Altman on ‘Popeye’
I really asked to do Popeye because … why not? A movie is just a fantasy anyway. And it occurred to me that this was a chance to create my own environment, which I’d done in Quintet but it didn’t work with audiences or critics. Popeye was never really a favourite of mine. I mean, I was certainly aware of him when I was very young. I was a sort of frustrated cartoonist myself, and it was easy to draw Popeye, easy to copy him. But I didn’t really understand what I consider to be the social impact Popeye had until I decided I was going to do the picture, then went back and read a lot of the original comic strips.
What I think we’re doing in both Quintet and Popeye is creating a culture that has its own restrictions and boundaries. I dare say that if I took you to some Sherpa village in Tibet, the way people live there and their customs would be as strange to you as the people in Sweethaven. Quintet was a lot more allegorical, because we only dealt with the principal characters, and everyone else was almost zombie-like. But of course that was part of the particular environment. What I’m trying to say is that the environment, the look of the place, the costumes, the fact of the dogs in Quintet or the absence of animals in Sweethaven … all those things, whatever the rules I set up, are not anything you can immediately identify with. With Popeye, of course, I had the cartoon history to back me up. Had I invented the whole thing myself, and said okay, this is a fairy tale I’m going to show you, the picture would probably be a failure.
It’s not possible, but I would love to be able to show Popeye to a broad audience of people who had absolutely no reference to the cartoons or the comic strips, cutting out the Max Fleischer extract and starting with the storm at sea. What would they think? I haven’t the slightest idea. A few might say, My God, this is genius; ninety-nine out of a hundred would probably say this is the silliest thing I’ve ever seen in my life and get very angry. So the pre-knowledge people have of Popeye is on the one hand a help, and on the other a hindrance, because everyone has their own image, and if I don’t live up to that, I’m either falling short or I’ve gone too far.

TO DO: Rewrite the part of Altman's remarks on Popeye that begins at the words "Altman on ‘Popeye’" and stops after "original comic strips.", putting "funny papers" in place of "comic strips".

SOURCE DATA:
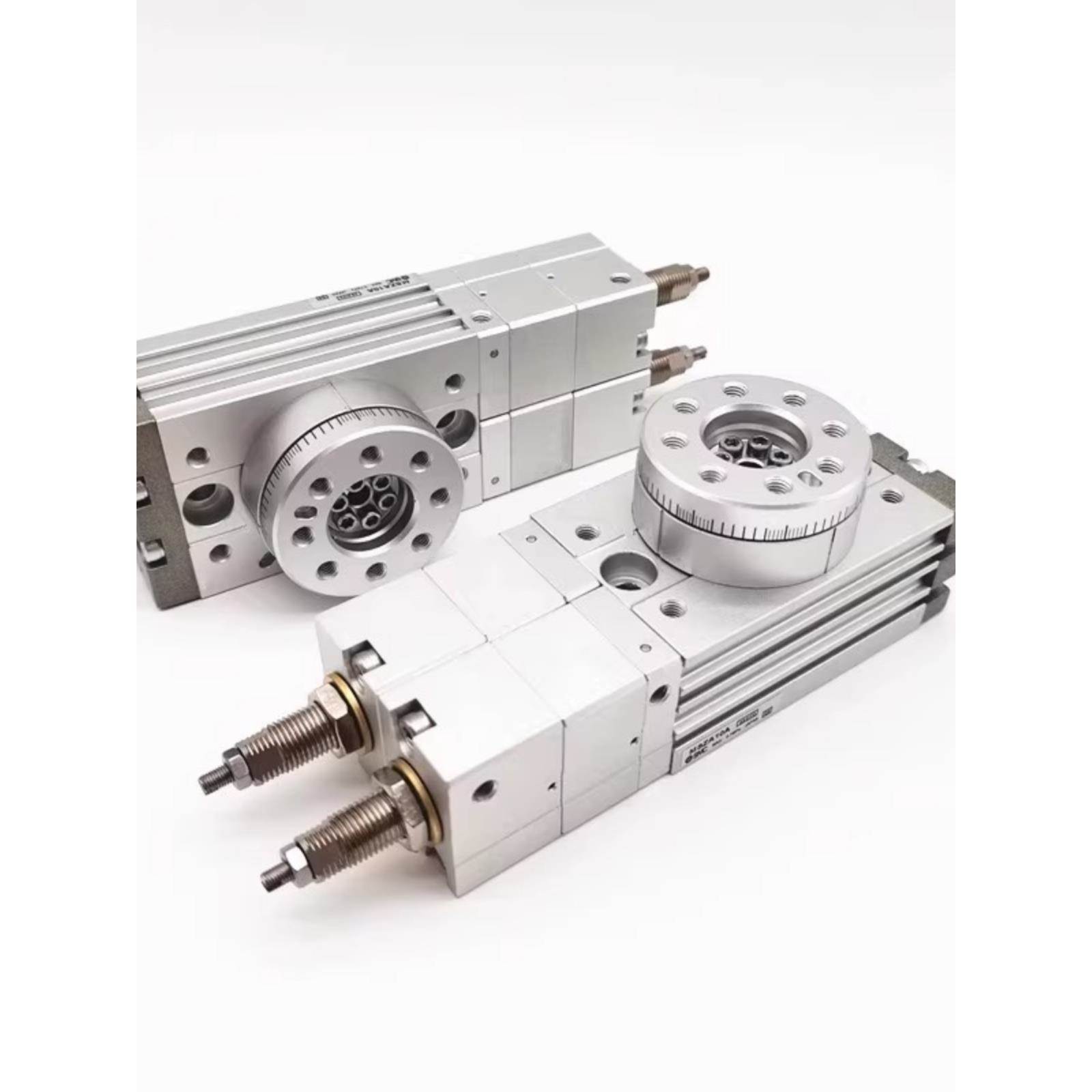 SMC正品MSZ系列三位置摆台气缸MSZB10A/MSZA20A/30A/50A高精度型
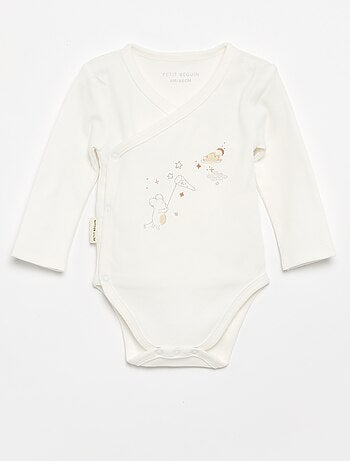 Pack de 3 piezas 'Petit Béguin' - Body + pijama + doudou
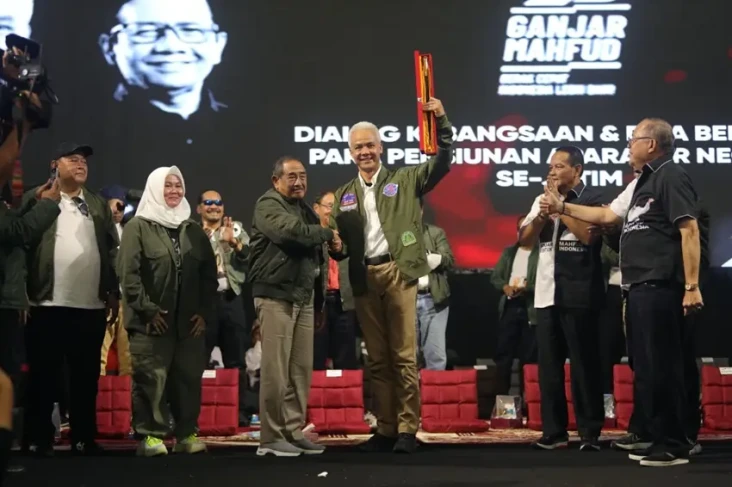 Simbol Kepercayaan Pimpin...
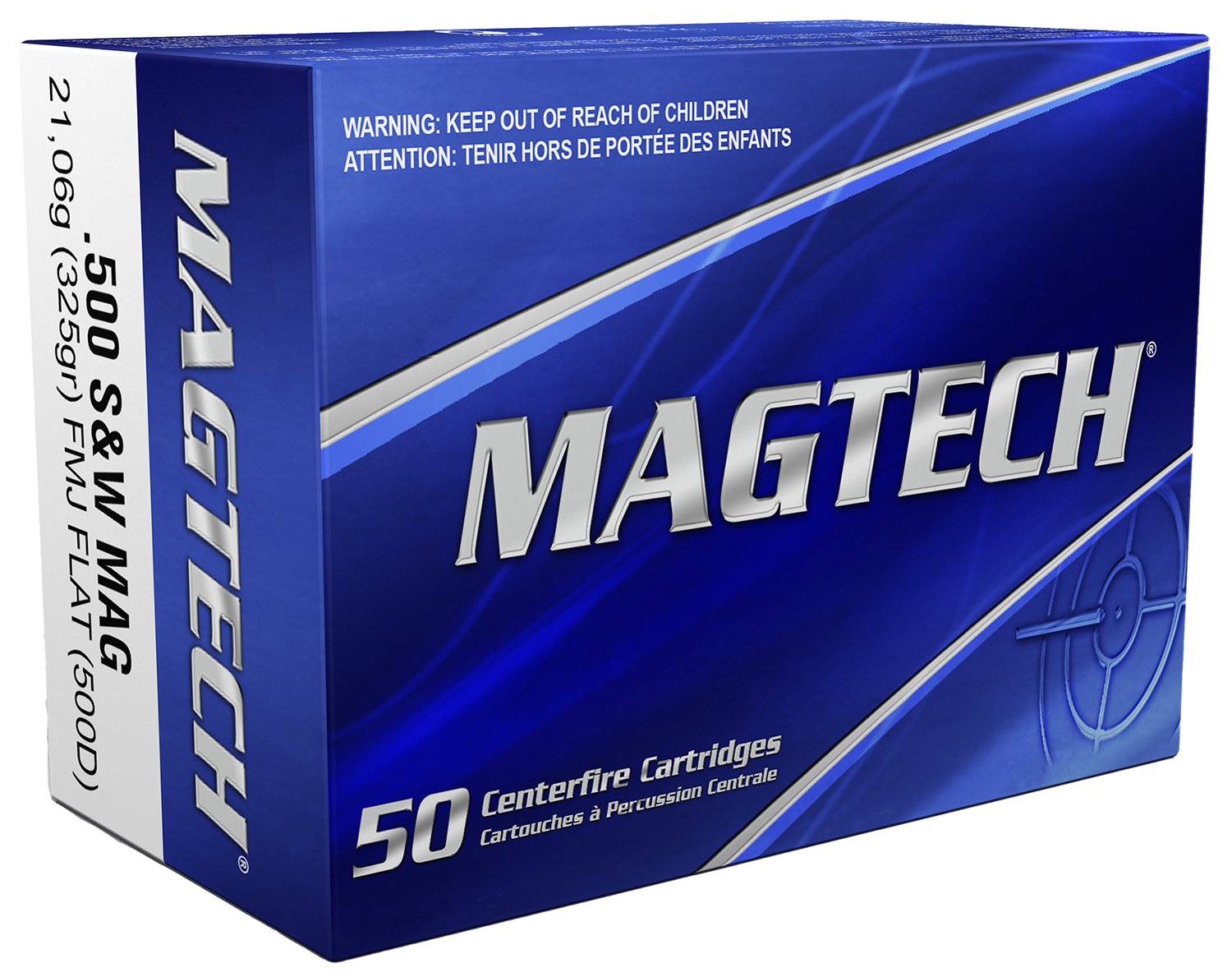 Magtech Sport Shooting 500 S&W - Jimmy's Creek Firearms view 2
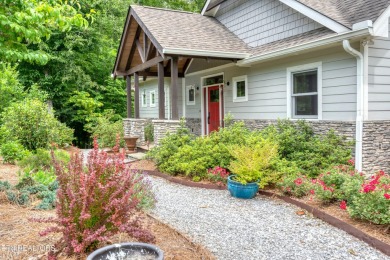 Stunning custom home located in the very desirable Laurel Valley on Laurel Valley Golf Course in Tennessee - for sale on GolfHomes.com, golf home, golf lot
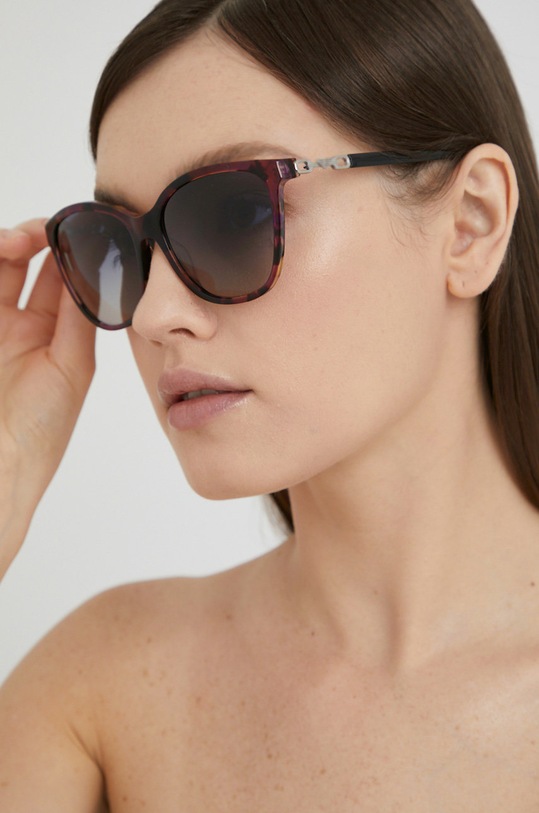 Emporio Armani Okulary przeciwsłoneczne 0EA4173 fioletowy 0EA4173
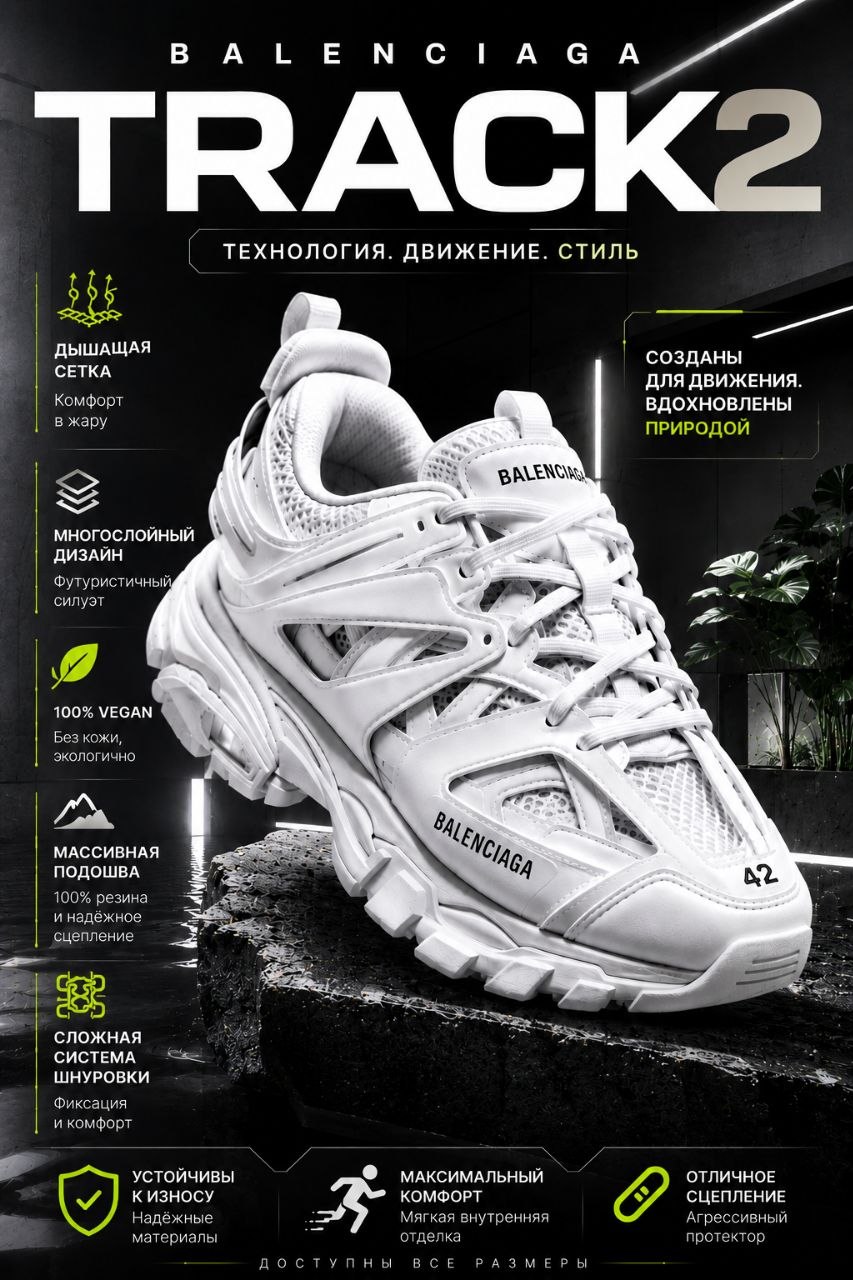 Balenciaga Track 2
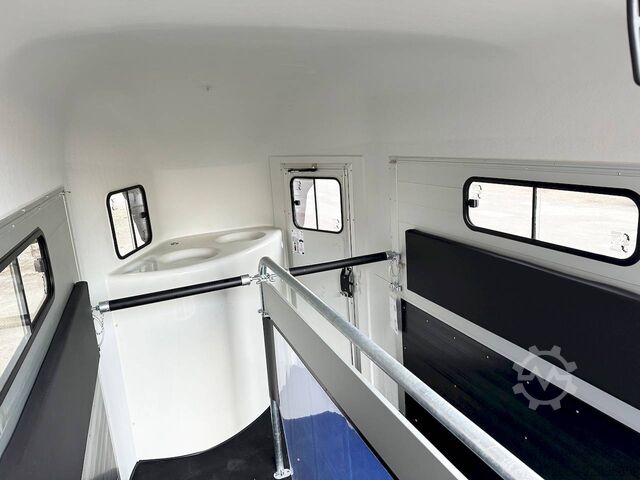  Cheval Liberté GOLD 3 ALU PREMIUM DUNKELBLAU+SATTELKAMMER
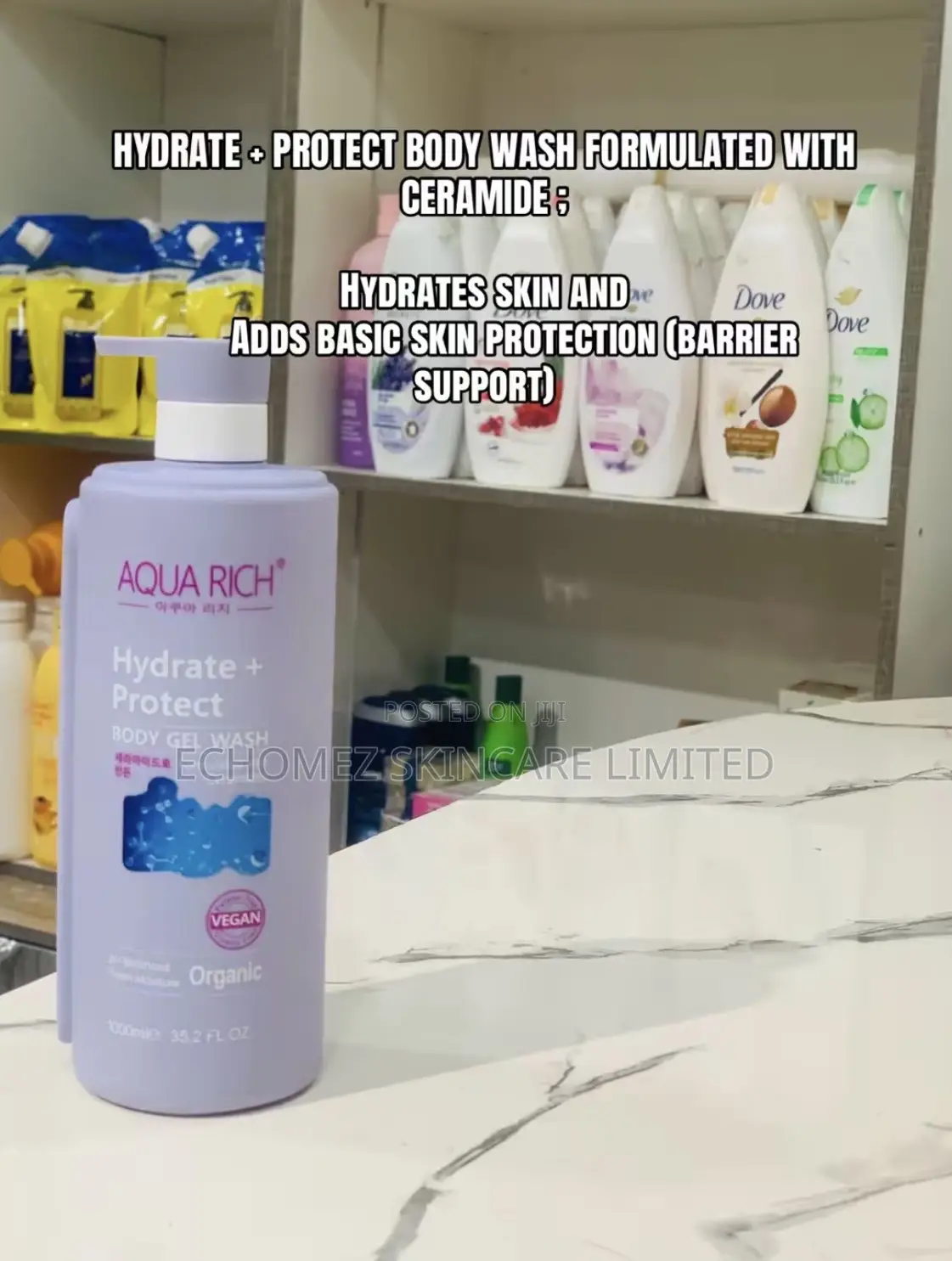 Aqua Rich Body Wash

YOUR SOLUTION:
Altman on ‘Popeye’
I really asked to do Popeye because … why not? A movie is just a fantasy anyway. And it occurred to me that this was a chance to create my own environment, which I’d done in Quintet but it didn’t work with audiences or critics. Popeye was never really a favourite of mine. I mean, I was certainly aware of him when I was very young. I was a sort of frustrated cartoonist myself, and it was easy to draw Popeye, easy to copy him. But I didn’t really understand what I consider to be the social impact Popeye had until I decided I was going to do the picture, then went back and read a lot of the original funny papers.